Please set out the lines below as a numbered list, skipping any blank ones.

<<<<

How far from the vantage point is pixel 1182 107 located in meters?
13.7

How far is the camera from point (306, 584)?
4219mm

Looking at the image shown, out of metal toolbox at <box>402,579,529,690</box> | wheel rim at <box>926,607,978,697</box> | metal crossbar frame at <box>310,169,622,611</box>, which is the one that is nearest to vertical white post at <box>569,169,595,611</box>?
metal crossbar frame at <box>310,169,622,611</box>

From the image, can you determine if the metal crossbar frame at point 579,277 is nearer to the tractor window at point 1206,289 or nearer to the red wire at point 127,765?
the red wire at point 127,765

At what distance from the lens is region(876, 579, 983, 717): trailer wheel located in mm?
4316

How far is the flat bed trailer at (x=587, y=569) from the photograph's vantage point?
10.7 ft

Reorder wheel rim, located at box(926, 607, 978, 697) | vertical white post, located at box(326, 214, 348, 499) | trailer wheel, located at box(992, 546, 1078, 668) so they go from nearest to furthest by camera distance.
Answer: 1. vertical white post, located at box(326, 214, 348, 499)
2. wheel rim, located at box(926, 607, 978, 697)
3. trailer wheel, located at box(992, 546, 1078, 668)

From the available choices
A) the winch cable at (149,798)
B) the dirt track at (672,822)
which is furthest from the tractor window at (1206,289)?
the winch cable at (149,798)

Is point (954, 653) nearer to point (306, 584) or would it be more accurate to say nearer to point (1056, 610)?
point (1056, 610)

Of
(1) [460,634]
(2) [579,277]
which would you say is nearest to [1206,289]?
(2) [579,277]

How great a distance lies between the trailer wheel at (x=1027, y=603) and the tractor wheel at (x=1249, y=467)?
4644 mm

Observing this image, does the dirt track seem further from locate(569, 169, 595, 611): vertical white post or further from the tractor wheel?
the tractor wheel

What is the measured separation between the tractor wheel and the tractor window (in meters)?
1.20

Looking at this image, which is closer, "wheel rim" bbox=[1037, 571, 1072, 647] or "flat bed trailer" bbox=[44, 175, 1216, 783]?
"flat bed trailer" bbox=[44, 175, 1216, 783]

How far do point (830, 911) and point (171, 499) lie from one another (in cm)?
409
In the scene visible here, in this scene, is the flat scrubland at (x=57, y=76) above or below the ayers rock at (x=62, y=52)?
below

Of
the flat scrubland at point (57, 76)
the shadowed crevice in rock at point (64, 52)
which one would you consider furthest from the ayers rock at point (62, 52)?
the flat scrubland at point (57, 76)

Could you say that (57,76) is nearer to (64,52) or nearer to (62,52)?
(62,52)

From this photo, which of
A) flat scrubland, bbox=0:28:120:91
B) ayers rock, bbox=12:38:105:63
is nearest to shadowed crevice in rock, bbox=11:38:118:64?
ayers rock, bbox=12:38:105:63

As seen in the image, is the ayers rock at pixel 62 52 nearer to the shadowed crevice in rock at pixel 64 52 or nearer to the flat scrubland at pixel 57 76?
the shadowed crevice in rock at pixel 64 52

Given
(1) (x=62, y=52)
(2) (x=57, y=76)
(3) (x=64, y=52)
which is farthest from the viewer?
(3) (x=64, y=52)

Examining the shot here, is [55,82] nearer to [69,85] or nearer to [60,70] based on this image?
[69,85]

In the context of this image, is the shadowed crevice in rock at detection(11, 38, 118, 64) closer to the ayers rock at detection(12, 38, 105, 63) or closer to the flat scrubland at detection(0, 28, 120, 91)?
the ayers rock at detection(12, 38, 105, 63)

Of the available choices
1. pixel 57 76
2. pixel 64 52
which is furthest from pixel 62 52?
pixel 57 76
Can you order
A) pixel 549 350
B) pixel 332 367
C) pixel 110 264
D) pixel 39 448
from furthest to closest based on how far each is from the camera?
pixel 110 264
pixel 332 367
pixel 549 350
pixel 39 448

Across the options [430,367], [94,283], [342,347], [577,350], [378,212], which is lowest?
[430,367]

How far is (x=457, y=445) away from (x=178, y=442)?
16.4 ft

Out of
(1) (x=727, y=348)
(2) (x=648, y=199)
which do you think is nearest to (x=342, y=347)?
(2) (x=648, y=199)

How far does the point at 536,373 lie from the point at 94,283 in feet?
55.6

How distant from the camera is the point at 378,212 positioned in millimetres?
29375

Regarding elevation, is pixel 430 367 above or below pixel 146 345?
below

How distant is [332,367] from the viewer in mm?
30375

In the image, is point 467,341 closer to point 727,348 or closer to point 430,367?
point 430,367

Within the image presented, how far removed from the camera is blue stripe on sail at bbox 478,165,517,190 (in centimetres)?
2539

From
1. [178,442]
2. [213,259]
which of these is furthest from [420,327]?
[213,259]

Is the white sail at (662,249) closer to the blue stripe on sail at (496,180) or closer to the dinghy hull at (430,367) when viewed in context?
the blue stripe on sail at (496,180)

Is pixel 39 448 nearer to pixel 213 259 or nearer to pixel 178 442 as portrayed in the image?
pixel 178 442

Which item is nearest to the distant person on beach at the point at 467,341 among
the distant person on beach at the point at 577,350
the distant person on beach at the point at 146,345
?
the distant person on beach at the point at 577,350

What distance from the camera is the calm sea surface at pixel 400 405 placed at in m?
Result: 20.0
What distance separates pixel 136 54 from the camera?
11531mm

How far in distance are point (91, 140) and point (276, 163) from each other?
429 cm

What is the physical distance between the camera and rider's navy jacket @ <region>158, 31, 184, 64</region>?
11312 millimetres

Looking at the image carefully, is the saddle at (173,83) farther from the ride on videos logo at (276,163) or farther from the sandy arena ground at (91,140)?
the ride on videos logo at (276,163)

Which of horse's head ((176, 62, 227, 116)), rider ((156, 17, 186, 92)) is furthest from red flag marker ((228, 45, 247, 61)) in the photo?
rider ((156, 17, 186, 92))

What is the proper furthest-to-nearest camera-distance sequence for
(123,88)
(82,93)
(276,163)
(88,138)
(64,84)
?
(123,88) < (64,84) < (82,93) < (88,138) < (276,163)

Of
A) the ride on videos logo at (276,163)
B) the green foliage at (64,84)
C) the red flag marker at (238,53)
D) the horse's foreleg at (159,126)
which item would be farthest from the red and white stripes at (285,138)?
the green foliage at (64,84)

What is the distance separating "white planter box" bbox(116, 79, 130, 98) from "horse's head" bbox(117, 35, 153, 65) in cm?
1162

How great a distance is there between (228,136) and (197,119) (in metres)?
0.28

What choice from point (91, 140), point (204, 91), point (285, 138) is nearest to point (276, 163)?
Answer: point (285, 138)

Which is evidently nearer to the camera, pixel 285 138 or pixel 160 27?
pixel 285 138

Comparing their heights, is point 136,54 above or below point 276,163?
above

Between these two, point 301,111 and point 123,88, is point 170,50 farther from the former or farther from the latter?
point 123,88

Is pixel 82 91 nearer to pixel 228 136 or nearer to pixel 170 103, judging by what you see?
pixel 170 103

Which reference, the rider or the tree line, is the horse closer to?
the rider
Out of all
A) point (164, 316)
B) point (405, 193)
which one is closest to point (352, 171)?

>>>>

» **TASK ANSWER**:
1. How far from the vantage point is pixel 1182 107 located in meters?
2. 13.7
3. How far is the camera from point (306, 584)?
4. 4219mm
5. Looking at the image shown, out of metal toolbox at <box>402,579,529,690</box> | wheel rim at <box>926,607,978,697</box> | metal crossbar frame at <box>310,169,622,611</box>, which is the one that is nearest to vertical white post at <box>569,169,595,611</box>?
6. metal crossbar frame at <box>310,169,622,611</box>
7. From the image, can you determine if the metal crossbar frame at point 579,277 is nearer to the tractor window at point 1206,289 or nearer to the red wire at point 127,765?
8. the red wire at point 127,765
9. At what distance from the lens is region(876, 579, 983, 717): trailer wheel located in mm?
10. 4316
11. How far is the flat bed trailer at (x=587, y=569) from the photograph's vantage point?
12. 10.7 ft
13. Reorder wheel rim, located at box(926, 607, 978, 697) | vertical white post, located at box(326, 214, 348, 499) | trailer wheel, located at box(992, 546, 1078, 668) so they go from nearest to furthest by camera distance.
14. Answer: 1. vertical white post, located at box(326, 214, 348, 499)
15. 2. wheel rim, located at box(926, 607, 978, 697)
16. 3. trailer wheel, located at box(992, 546, 1078, 668)
17. From the available choices
18. A) the winch cable at (149,798)
19. B) the dirt track at (672,822)
20. which is furthest from the tractor window at (1206,289)?
21. the winch cable at (149,798)
22. Is point (954, 653) nearer to point (306, 584) or would it be more accurate to say nearer to point (1056, 610)?
23. point (1056, 610)
24. Of
25. (1) [460,634]
26. (2) [579,277]
27. which would you say is nearest to [1206,289]?
28. (2) [579,277]
29. How great a distance lies between the trailer wheel at (x=1027, y=603) and the tractor wheel at (x=1249, y=467)?
30. 4644 mm
31. Observing this image, does the dirt track seem further from locate(569, 169, 595, 611): vertical white post or further from the tractor wheel?
32. the tractor wheel
33. What is the measured separation between the tractor wheel and the tractor window (in meters)?
34. 1.20
35. Looking at this image, which is closer, "wheel rim" bbox=[1037, 571, 1072, 647] or "flat bed trailer" bbox=[44, 175, 1216, 783]?
36. "flat bed trailer" bbox=[44, 175, 1216, 783]
37. How far do point (830, 911) and point (171, 499) lie from one another (in cm)?
38. 409
39. In the scene visible here, in this scene, is the flat scrubland at (x=57, y=76) above or below the ayers rock at (x=62, y=52)?
40. below
41. Of
42. the flat scrubland at point (57, 76)
43. the shadowed crevice in rock at point (64, 52)
44. which one would you consider furthest from the ayers rock at point (62, 52)?
45. the flat scrubland at point (57, 76)
46. Could you say that (57,76) is nearer to (64,52) or nearer to (62,52)?
47. (62,52)
48. From this photo, which of
49. A) flat scrubland, bbox=0:28:120:91
50. B) ayers rock, bbox=12:38:105:63
51. is nearest to shadowed crevice in rock, bbox=11:38:118:64?
52. ayers rock, bbox=12:38:105:63
53. As seen in the image, is the ayers rock at pixel 62 52 nearer to the shadowed crevice in rock at pixel 64 52 or nearer to the flat scrubland at pixel 57 76?
54. the shadowed crevice in rock at pixel 64 52
55. Given
56. (1) (x=62, y=52)
57. (2) (x=57, y=76)
58. (3) (x=64, y=52)
59. which is farthest from the viewer?
60. (3) (x=64, y=52)
61. Examining the shot here, is [55,82] nearer to [69,85] or nearer to [60,70] based on this image?
62. [69,85]
63. In the context of this image, is the shadowed crevice in rock at detection(11, 38, 118, 64) closer to the ayers rock at detection(12, 38, 105, 63) or closer to the flat scrubland at detection(0, 28, 120, 91)?
64. the ayers rock at detection(12, 38, 105, 63)
65. Of the available choices
66. 1. pixel 57 76
67. 2. pixel 64 52
68. which is furthest from pixel 62 52?
69. pixel 57 76
70. Can you order
71. A) pixel 549 350
72. B) pixel 332 367
73. C) pixel 110 264
74. D) pixel 39 448
75. from furthest to closest based on how far each is from the camera?
76. pixel 110 264
77. pixel 332 367
78. pixel 549 350
79. pixel 39 448
80. Across the options [430,367], [94,283], [342,347], [577,350], [378,212], which is lowest?
81. [430,367]
82. How far is (x=457, y=445) away from (x=178, y=442)?
83. 16.4 ft
84. Out of
85. (1) (x=727, y=348)
86. (2) (x=648, y=199)
87. which do you think is nearest to (x=342, y=347)?
88. (2) (x=648, y=199)
89. How far does the point at 536,373 lie from the point at 94,283 in feet?
90. 55.6
91. How distant from the camera is the point at 378,212 positioned in millimetres?
92. 29375
93. Regarding elevation, is pixel 430 367 above or below pixel 146 345?
94. below
95. How distant is [332,367] from the viewer in mm?
96. 30375
97. In the image, is point 467,341 closer to point 727,348 or closer to point 430,367?
98. point 430,367
99. Within the image presented, how far removed from the camera is blue stripe on sail at bbox 478,165,517,190 (in centimetres)?
100. 2539
101. From
102. 1. [178,442]
103. 2. [213,259]
104. which of these is furthest from [420,327]?
105. [213,259]
106. Is the white sail at (662,249) closer to the blue stripe on sail at (496,180) or closer to the dinghy hull at (430,367) when viewed in context?
107. the blue stripe on sail at (496,180)
108. Is pixel 39 448 nearer to pixel 213 259 or nearer to pixel 178 442 as portrayed in the image?
109. pixel 178 442
110. Which item is nearest to the distant person on beach at the point at 467,341 among
111. the distant person on beach at the point at 577,350
112. the distant person on beach at the point at 146,345
113. ?
114. the distant person on beach at the point at 577,350
115. What distance from the camera is the calm sea surface at pixel 400 405 placed at in m?
116. Result: 20.0
117. What distance separates pixel 136 54 from the camera?
118. 11531mm
119. How far in distance are point (91, 140) and point (276, 163) from each other?
120. 429 cm
121. What is the physical distance between the camera and rider's navy jacket @ <region>158, 31, 184, 64</region>?
122. 11312 millimetres
123. Looking at the image carefully, is the saddle at (173,83) farther from the ride on videos logo at (276,163) or farther from the sandy arena ground at (91,140)?
124. the ride on videos logo at (276,163)
125. Which of horse's head ((176, 62, 227, 116)), rider ((156, 17, 186, 92)) is furthest from red flag marker ((228, 45, 247, 61)) in the photo?
126. rider ((156, 17, 186, 92))
127. What is the proper furthest-to-nearest camera-distance sequence for
128. (123,88)
129. (82,93)
130. (276,163)
131. (88,138)
132. (64,84)
133. ?
134. (123,88) < (64,84) < (82,93) < (88,138) < (276,163)
135. Of
136. A) the ride on videos logo at (276,163)
137. B) the green foliage at (64,84)
138. C) the red flag marker at (238,53)
139. D) the horse's foreleg at (159,126)
140. which item would be farthest from the red and white stripes at (285,138)?
141. the green foliage at (64,84)
142. What is the distance separating "white planter box" bbox(116, 79, 130, 98) from "horse's head" bbox(117, 35, 153, 65) in cm?
143. 1162
144. How great a distance is there between (228,136) and (197,119) (in metres)?
145. 0.28
146. What choice from point (91, 140), point (204, 91), point (285, 138) is nearest to point (276, 163)?
147. Answer: point (285, 138)
148. Which is evidently nearer to the camera, pixel 285 138 or pixel 160 27?
149. pixel 285 138
150. Comparing their heights, is point 136,54 above or below point 276,163?
151. above
152. Between these two, point 301,111 and point 123,88, is point 170,50 farther from the former or farther from the latter?
153. point 123,88
154. Is pixel 82 91 nearer to pixel 228 136 or nearer to pixel 170 103, judging by what you see?
155. pixel 170 103
156. Which reference, the rider or the tree line, is the horse closer to?
157. the rider
158. Out of all
159. A) point (164, 316)
160. B) point (405, 193)
161. which one is closest to point (352, 171)?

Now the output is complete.